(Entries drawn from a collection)
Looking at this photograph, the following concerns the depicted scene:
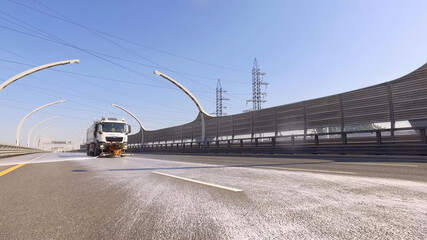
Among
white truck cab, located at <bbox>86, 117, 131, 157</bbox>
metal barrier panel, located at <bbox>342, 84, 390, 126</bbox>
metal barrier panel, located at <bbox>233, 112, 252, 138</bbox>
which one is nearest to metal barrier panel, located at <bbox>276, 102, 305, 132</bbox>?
metal barrier panel, located at <bbox>342, 84, 390, 126</bbox>

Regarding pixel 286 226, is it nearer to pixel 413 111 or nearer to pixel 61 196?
pixel 61 196

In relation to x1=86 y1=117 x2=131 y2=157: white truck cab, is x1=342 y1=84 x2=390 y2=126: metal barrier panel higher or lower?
higher

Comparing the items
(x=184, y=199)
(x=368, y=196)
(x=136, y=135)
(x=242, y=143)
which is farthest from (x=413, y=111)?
(x=136, y=135)

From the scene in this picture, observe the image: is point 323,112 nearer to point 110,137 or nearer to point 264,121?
point 264,121

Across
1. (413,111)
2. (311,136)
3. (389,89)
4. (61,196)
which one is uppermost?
(389,89)

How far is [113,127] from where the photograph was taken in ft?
68.0

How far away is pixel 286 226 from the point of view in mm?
2232

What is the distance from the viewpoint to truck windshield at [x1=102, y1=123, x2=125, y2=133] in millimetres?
20500

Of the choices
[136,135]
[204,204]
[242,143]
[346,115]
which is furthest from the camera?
[136,135]

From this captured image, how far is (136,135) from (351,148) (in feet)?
154

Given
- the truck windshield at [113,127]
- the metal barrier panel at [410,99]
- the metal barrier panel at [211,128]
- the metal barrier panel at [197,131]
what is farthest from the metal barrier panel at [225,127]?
the metal barrier panel at [410,99]

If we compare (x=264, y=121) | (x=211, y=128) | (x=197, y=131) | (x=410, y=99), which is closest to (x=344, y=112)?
(x=410, y=99)

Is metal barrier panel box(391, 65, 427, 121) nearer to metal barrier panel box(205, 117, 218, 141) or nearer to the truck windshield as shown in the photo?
metal barrier panel box(205, 117, 218, 141)

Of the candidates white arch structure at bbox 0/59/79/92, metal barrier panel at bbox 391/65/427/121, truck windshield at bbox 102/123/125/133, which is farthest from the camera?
white arch structure at bbox 0/59/79/92
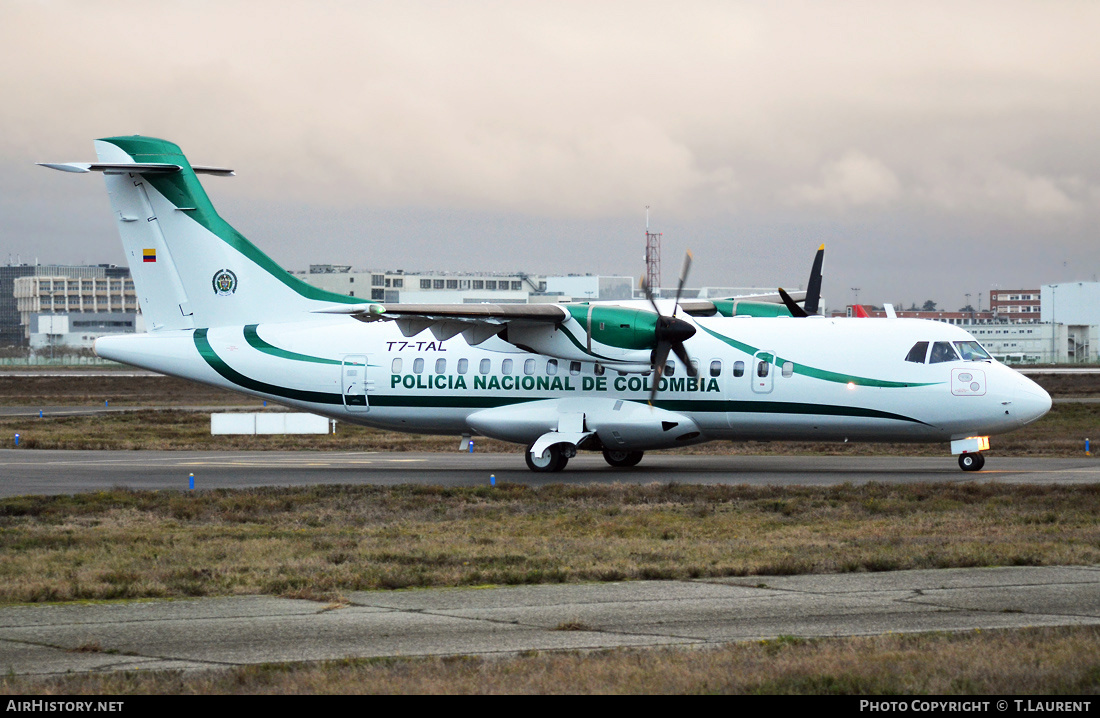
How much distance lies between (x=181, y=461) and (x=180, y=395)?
50324mm

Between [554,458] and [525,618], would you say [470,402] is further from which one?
[525,618]

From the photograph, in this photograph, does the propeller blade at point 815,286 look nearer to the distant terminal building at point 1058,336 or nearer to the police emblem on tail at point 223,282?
the police emblem on tail at point 223,282

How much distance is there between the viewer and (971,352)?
88.8ft

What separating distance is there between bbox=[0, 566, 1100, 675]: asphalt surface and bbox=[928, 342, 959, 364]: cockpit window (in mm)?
13766

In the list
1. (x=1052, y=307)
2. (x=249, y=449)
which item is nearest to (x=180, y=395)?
(x=249, y=449)

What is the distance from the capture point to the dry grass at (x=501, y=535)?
46.0 ft

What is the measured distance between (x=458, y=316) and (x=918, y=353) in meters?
10.9

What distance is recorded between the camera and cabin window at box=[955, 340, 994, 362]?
26953mm

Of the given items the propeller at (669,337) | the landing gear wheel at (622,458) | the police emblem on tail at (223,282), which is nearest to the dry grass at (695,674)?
the propeller at (669,337)

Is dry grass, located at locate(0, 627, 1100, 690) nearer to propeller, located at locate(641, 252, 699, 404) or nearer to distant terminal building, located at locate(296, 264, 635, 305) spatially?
propeller, located at locate(641, 252, 699, 404)

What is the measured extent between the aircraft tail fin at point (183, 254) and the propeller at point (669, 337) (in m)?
8.86

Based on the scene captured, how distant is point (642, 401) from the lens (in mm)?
28344

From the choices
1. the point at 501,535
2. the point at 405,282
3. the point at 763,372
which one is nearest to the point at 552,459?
the point at 763,372
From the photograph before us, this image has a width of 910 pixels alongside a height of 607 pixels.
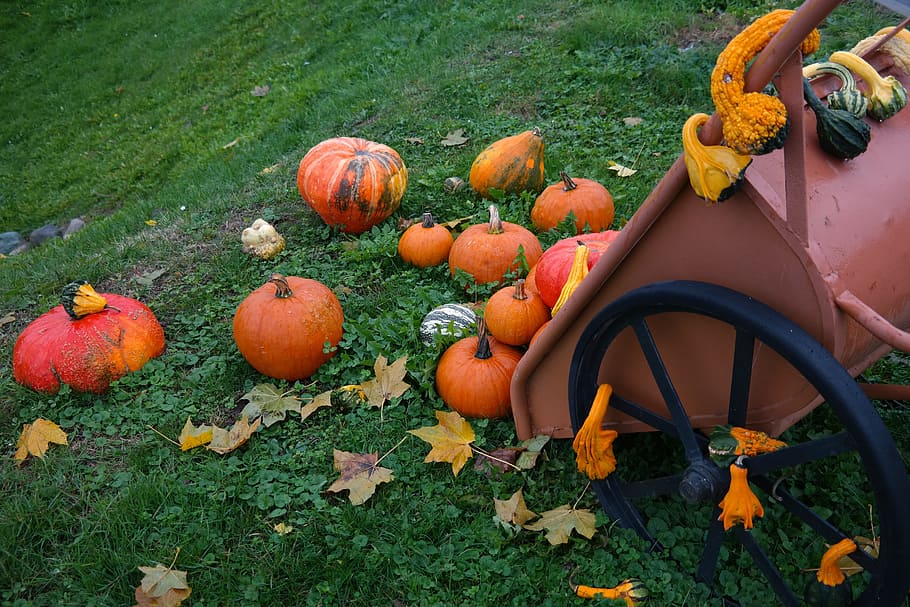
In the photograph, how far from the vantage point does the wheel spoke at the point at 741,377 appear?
1695 millimetres

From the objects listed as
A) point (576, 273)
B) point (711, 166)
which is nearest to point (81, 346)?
point (576, 273)

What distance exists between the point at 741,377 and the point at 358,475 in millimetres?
1483

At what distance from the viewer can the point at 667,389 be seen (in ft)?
6.39

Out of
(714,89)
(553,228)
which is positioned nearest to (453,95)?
(553,228)

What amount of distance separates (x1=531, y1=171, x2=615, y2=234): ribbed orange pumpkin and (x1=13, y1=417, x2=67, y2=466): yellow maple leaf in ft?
8.59

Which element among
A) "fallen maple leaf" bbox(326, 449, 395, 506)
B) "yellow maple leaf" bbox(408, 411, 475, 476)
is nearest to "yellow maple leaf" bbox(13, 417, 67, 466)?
"fallen maple leaf" bbox(326, 449, 395, 506)

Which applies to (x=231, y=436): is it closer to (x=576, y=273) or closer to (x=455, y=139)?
(x=576, y=273)

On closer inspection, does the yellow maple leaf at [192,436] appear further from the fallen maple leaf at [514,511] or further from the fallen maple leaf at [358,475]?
the fallen maple leaf at [514,511]

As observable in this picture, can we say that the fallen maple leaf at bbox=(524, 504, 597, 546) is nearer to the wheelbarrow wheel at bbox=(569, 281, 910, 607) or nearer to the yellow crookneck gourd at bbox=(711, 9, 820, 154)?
the wheelbarrow wheel at bbox=(569, 281, 910, 607)

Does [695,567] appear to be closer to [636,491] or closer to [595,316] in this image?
[636,491]

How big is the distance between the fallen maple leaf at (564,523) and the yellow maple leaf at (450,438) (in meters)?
0.39

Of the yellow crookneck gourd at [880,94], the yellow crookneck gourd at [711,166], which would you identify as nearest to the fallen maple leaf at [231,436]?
the yellow crookneck gourd at [711,166]

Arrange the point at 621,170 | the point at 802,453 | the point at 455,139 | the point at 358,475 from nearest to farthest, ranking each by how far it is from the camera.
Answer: the point at 802,453 < the point at 358,475 < the point at 621,170 < the point at 455,139

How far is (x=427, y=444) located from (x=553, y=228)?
1542 mm
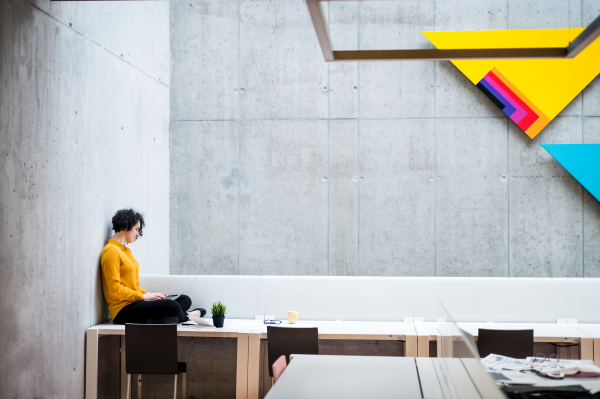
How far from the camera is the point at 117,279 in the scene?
418 centimetres

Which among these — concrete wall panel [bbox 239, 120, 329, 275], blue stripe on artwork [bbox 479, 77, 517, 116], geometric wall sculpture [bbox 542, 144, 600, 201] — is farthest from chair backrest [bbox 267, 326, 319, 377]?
geometric wall sculpture [bbox 542, 144, 600, 201]

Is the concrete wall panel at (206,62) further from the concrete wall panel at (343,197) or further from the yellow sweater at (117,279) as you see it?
the yellow sweater at (117,279)

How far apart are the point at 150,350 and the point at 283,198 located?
240 centimetres

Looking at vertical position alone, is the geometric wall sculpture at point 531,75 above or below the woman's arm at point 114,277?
above

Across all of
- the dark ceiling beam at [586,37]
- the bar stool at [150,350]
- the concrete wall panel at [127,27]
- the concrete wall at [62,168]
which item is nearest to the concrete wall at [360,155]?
the concrete wall panel at [127,27]

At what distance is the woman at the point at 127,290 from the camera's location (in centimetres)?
413

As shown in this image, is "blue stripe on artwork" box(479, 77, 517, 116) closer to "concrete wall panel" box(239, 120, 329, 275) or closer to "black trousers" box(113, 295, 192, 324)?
"concrete wall panel" box(239, 120, 329, 275)

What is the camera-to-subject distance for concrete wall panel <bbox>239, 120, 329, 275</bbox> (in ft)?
18.5

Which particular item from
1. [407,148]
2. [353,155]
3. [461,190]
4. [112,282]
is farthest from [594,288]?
[112,282]

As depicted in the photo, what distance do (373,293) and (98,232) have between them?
2257mm

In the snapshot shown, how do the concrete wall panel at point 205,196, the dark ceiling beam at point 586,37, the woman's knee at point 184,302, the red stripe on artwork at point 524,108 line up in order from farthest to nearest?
the concrete wall panel at point 205,196, the red stripe on artwork at point 524,108, the woman's knee at point 184,302, the dark ceiling beam at point 586,37

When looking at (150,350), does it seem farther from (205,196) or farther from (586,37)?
(586,37)

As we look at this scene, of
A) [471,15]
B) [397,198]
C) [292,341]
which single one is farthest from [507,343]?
[471,15]

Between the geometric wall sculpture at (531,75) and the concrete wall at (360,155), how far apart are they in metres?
0.12
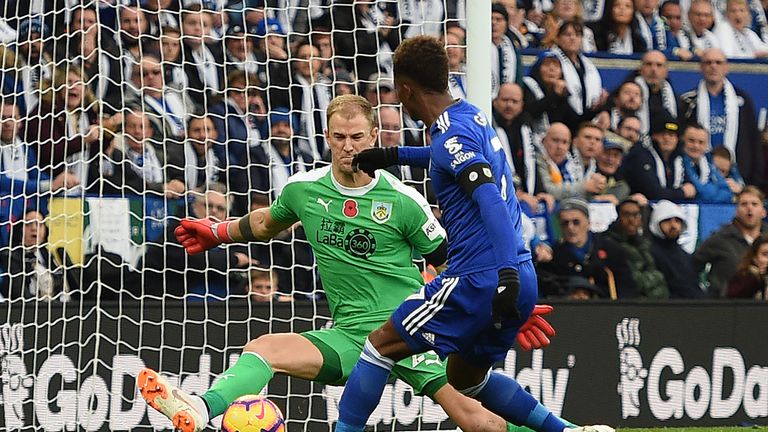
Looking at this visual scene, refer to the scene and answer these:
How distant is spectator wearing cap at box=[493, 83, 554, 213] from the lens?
31.9 ft

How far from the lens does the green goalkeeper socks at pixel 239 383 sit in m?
5.73

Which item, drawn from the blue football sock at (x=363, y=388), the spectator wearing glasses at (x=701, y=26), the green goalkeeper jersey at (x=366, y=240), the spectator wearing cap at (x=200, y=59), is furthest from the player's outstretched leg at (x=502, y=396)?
the spectator wearing glasses at (x=701, y=26)

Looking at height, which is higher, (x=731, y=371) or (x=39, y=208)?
(x=39, y=208)

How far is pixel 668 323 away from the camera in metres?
9.09

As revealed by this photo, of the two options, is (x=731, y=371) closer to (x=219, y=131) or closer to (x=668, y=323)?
(x=668, y=323)

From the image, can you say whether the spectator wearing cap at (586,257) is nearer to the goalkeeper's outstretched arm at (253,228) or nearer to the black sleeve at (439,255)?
the black sleeve at (439,255)

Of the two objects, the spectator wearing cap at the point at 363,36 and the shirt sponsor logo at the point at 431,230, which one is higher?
the spectator wearing cap at the point at 363,36

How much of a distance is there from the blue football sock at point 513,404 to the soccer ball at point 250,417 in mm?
835

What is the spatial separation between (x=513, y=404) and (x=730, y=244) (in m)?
4.94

== Direction ==
Copy out the data starting at the line that contains "Which among these" and ending at the line that contains "240 centimetres", both included, with no changes.

== Written response ==
Which among these — concrete wall panel [bbox 239, 120, 329, 275], blue stripe on artwork [bbox 479, 77, 517, 116], geometric wall sculpture [bbox 542, 144, 600, 201] — is farthest from chair backrest [bbox 267, 326, 319, 377]?
geometric wall sculpture [bbox 542, 144, 600, 201]

Is the concrete wall panel at (206,62) further from the concrete wall panel at (343,197) or further from the yellow sweater at (117,279) as you see it?
the yellow sweater at (117,279)

How far apart are the point at 150,350 and the point at 283,198 located?
240 centimetres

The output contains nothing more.